START DATA

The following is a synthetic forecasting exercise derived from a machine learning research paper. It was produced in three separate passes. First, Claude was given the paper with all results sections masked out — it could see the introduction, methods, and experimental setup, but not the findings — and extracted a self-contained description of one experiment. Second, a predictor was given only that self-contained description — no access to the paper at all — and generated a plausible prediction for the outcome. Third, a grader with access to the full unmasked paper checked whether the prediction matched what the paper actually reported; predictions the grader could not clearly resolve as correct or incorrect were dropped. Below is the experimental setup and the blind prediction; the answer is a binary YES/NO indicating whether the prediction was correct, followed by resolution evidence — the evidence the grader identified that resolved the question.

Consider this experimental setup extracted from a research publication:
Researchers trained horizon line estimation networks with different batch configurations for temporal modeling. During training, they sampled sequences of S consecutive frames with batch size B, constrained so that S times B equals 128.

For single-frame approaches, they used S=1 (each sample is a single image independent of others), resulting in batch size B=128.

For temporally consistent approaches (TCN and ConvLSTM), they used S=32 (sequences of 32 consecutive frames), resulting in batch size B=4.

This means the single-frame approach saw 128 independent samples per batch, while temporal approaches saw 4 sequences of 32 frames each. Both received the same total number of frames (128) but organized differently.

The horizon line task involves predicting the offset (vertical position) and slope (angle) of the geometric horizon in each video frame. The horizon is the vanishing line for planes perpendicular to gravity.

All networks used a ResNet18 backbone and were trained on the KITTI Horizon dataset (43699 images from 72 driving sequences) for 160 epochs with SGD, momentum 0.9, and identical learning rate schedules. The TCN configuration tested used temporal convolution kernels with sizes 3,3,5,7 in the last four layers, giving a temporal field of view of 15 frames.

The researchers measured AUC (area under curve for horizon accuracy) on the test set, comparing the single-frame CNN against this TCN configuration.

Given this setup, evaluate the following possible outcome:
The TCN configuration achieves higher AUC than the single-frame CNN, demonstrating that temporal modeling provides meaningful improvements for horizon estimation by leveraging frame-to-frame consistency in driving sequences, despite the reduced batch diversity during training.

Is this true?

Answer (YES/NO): NO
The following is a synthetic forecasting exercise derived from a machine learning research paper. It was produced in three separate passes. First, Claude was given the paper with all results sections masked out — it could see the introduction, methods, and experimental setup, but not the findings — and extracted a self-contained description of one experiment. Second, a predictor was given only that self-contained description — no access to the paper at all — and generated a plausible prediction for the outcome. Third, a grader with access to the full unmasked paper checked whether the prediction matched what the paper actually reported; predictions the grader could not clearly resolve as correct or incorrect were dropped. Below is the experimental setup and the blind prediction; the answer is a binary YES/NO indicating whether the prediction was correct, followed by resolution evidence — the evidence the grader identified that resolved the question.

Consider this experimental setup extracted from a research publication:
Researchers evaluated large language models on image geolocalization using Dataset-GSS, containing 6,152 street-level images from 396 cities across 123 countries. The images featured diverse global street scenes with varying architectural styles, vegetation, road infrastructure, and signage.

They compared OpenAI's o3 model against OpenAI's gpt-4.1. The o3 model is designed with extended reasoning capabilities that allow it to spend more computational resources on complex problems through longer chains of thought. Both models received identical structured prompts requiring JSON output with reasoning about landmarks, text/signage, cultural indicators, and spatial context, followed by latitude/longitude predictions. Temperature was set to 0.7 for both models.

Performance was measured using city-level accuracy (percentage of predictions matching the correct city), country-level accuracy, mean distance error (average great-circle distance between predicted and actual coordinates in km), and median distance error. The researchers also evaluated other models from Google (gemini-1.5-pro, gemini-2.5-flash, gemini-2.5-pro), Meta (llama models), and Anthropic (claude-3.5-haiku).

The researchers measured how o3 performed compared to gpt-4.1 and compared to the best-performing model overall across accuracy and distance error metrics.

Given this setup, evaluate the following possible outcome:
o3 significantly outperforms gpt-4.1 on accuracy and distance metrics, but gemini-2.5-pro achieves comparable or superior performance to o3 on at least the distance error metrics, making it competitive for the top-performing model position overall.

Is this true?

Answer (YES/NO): NO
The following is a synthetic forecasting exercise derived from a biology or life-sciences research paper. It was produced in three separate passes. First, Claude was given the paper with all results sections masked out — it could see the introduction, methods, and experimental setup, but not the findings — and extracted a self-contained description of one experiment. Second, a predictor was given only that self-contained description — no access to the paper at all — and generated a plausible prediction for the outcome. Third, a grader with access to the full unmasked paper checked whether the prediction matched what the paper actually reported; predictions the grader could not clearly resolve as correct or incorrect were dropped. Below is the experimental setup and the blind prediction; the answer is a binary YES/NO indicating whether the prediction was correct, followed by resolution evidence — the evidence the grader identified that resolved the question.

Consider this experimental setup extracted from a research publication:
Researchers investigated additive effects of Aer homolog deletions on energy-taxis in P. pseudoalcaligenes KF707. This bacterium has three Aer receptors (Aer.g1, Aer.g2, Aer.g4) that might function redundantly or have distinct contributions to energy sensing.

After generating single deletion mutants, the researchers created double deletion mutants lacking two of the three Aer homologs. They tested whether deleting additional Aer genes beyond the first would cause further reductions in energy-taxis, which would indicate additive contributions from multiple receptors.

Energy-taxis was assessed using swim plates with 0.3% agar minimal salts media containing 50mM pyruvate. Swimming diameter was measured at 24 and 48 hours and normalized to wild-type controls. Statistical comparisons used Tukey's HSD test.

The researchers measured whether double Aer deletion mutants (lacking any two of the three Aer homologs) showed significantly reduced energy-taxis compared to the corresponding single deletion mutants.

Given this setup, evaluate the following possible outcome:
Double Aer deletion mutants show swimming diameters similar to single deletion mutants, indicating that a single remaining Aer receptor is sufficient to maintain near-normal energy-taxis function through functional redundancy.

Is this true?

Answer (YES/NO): NO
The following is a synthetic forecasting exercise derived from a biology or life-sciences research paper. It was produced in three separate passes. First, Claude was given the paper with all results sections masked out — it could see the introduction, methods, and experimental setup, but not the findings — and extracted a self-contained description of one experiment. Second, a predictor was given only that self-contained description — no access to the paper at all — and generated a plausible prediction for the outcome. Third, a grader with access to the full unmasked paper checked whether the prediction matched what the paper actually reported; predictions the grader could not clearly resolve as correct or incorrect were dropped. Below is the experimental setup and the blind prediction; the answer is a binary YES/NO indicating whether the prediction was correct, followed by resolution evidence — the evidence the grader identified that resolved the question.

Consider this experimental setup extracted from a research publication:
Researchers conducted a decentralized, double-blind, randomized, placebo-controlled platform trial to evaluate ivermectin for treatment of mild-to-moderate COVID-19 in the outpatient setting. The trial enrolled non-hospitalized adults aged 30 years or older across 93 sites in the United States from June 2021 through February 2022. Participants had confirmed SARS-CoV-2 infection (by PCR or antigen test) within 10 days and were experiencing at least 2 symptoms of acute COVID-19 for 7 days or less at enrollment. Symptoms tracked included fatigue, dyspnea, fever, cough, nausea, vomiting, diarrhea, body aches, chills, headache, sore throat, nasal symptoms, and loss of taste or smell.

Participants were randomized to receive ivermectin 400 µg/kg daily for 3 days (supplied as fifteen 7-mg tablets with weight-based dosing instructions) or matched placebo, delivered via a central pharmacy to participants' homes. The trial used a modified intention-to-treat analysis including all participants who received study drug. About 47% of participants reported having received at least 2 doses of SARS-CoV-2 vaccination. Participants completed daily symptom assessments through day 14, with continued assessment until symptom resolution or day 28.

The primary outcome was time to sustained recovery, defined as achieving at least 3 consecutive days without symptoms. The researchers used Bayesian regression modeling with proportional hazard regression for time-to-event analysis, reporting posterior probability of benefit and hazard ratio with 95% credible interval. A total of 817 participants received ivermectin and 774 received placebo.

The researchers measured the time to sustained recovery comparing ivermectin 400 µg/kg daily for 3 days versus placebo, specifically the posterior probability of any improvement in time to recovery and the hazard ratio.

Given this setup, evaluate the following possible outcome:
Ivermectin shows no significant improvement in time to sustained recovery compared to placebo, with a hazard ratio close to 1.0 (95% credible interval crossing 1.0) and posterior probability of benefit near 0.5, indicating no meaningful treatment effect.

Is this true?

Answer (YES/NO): NO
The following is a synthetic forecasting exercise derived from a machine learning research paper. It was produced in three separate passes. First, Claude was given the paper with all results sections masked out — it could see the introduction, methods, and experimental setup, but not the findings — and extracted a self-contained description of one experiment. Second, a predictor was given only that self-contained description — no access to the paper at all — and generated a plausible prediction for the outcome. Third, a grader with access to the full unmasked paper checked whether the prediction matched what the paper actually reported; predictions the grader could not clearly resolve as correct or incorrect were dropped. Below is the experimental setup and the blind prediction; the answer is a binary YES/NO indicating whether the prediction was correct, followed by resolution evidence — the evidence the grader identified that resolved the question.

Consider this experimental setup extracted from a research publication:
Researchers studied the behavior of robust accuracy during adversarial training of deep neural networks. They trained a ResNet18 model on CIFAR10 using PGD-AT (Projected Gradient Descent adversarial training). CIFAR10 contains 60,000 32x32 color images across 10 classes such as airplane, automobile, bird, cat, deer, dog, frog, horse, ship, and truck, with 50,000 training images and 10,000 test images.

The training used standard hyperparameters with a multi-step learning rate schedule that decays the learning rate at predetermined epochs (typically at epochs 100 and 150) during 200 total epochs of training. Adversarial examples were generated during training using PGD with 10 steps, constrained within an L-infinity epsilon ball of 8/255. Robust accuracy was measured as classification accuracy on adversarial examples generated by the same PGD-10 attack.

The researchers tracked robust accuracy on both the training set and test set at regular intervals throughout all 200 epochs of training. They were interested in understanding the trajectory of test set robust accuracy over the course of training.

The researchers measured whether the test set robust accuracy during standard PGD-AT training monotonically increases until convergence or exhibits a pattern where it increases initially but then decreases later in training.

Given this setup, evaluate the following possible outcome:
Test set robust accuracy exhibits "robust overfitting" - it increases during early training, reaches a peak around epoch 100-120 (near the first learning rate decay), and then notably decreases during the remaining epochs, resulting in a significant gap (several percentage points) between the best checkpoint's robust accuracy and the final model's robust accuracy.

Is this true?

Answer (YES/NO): YES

END DATA

**DIRECTIONS:**
Of the entries above, repeat exactly the lines between the line with "The TCN configuration achieves" and the line with "Researchers evaluated large", inclusive, and no others.

**RESPONSE BELOW:**
The TCN configuration achieves higher AUC than the single-frame CNN, demonstrating that temporal modeling provides meaningful improvements for horizon estimation by leveraging frame-to-frame consistency in driving sequences, despite the reduced batch diversity during training.

Is this true?

Answer (YES/NO): NO
The following is a synthetic forecasting exercise derived from a machine learning research paper. It was produced in three separate passes. First, Claude was given the paper with all results sections masked out — it could see the introduction, methods, and experimental setup, but not the findings — and extracted a self-contained description of one experiment. Second, a predictor was given only that self-contained description — no access to the paper at all — and generated a plausible prediction for the outcome. Third, a grader with access to the full unmasked paper checked whether the prediction matched what the paper actually reported; predictions the grader could not clearly resolve as correct or incorrect were dropped. Below is the experimental setup and the blind prediction; the answer is a binary YES/NO indicating whether the prediction was correct, followed by resolution evidence — the evidence the grader identified that resolved the question.

Consider this experimental setup extracted from a research publication:
Researchers evaluated large language models on image geolocalization using Dataset-GSS, containing 6,152 street-level images from 396 cities across 123 countries. The images featured diverse global street scenes with varying architectural styles, vegetation, road infrastructure, and signage.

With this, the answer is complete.